The Central Park Five (DVD REVIEW)
The Central
Park Five
DVD Review
by Kam Williams
Heartbreaking Documentary Revisits Shameful Rush to Judgment
Around 9 PM on April
19, 1989, a 28 year-old, female jogger was brutally beaten, sexually assaulted
and left for dead in a wooded area of Central Park
located off the beaten path. Because she was an investment banker with an Ivy
League pedigree, the NYPD felt the pressure to apprehend the perpetrators of
the heinous crime ASAP.
Within
hours, cops had extracted confessions from Anton McCray, Kevin Richardson,
Korey Wise, Yusef Salaam and Raymond Santana, Jr., teenagers who had been
denied their right to an attorney. Although none of the five had ever been
arrested before, they were all convicted of rape and attempted murder on the strength of
those incriminating admissions alone.
Part of the explanation for the
legal lynching was that the victim was a wealthy white woman
while the accused were poor black kids from Harlem.
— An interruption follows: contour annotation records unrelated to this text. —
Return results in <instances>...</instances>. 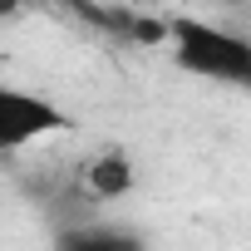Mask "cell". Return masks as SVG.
Segmentation results:
<instances>
[{
  "label": "cell",
  "mask_w": 251,
  "mask_h": 251,
  "mask_svg": "<svg viewBox=\"0 0 251 251\" xmlns=\"http://www.w3.org/2000/svg\"><path fill=\"white\" fill-rule=\"evenodd\" d=\"M30 5H35V0H0V20H10V15H20Z\"/></svg>",
  "instance_id": "obj_5"
},
{
  "label": "cell",
  "mask_w": 251,
  "mask_h": 251,
  "mask_svg": "<svg viewBox=\"0 0 251 251\" xmlns=\"http://www.w3.org/2000/svg\"><path fill=\"white\" fill-rule=\"evenodd\" d=\"M226 5H236V0H226Z\"/></svg>",
  "instance_id": "obj_6"
},
{
  "label": "cell",
  "mask_w": 251,
  "mask_h": 251,
  "mask_svg": "<svg viewBox=\"0 0 251 251\" xmlns=\"http://www.w3.org/2000/svg\"><path fill=\"white\" fill-rule=\"evenodd\" d=\"M69 128L74 123L59 103H50L30 89H15V84H0V153H20V148L69 133Z\"/></svg>",
  "instance_id": "obj_2"
},
{
  "label": "cell",
  "mask_w": 251,
  "mask_h": 251,
  "mask_svg": "<svg viewBox=\"0 0 251 251\" xmlns=\"http://www.w3.org/2000/svg\"><path fill=\"white\" fill-rule=\"evenodd\" d=\"M133 182H138V168H133V158L123 148H99V153H89V158H79L69 168V192L79 202H89V207L128 197Z\"/></svg>",
  "instance_id": "obj_3"
},
{
  "label": "cell",
  "mask_w": 251,
  "mask_h": 251,
  "mask_svg": "<svg viewBox=\"0 0 251 251\" xmlns=\"http://www.w3.org/2000/svg\"><path fill=\"white\" fill-rule=\"evenodd\" d=\"M54 251H148V241L113 222H69L54 236Z\"/></svg>",
  "instance_id": "obj_4"
},
{
  "label": "cell",
  "mask_w": 251,
  "mask_h": 251,
  "mask_svg": "<svg viewBox=\"0 0 251 251\" xmlns=\"http://www.w3.org/2000/svg\"><path fill=\"white\" fill-rule=\"evenodd\" d=\"M173 64L182 74H197L222 89H251V40L207 20H168Z\"/></svg>",
  "instance_id": "obj_1"
}]
</instances>
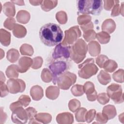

The press was all too willing to exploit the hot button issues of color and
class, and the media sensationalized the case’s lurid details, coining the term
“wilding” to describe the alleged behavior of the defendants.
Real estate
magnate Donald Trump even took out full-page ads in every New York City daily newspaper, calling for
the death penalty and saying that the boys “should be executed for their
crimes.” In the face of the vigilante-like demand for vengeance, no one seemed
concerned that the suspects’ DNA failed to match the only semen found at the
scene.
Sadly, they
were only exonerated in 2002 after having completely served sentences ranging
from 6 to 13 years when Matias Reyes, a serial rapist whose DNA was a match,
confessed to the crime because of his guilty conscience. This gross miscarriage
of justice is recounted in The Central Park Five, a riveting
documentary co-directed by the father-daughter team of Ken and Sarah Burns,
along with her husband, David McMahon.
The film
features reams of archival footage, including videotapes of the framed
quintet’s coerced confessions. Mixed in are present-day reflections by them,
their lawyers, and relatives, as well as by politicians, prosecutors and other
pivotal players.
A
heartbreaking expose’ about a rush to judgment which ruined five, innocent
young lives.
Excellent
(4 stars)
Unrated
Running time: 119
minutes
Distributor: PBS/Sundance
Selects
DVD Extras: A New
York Wilding; an interview with the filmmakers; a behind-the-scenes featurette;
The Making of featurette; and an update on the five defendants.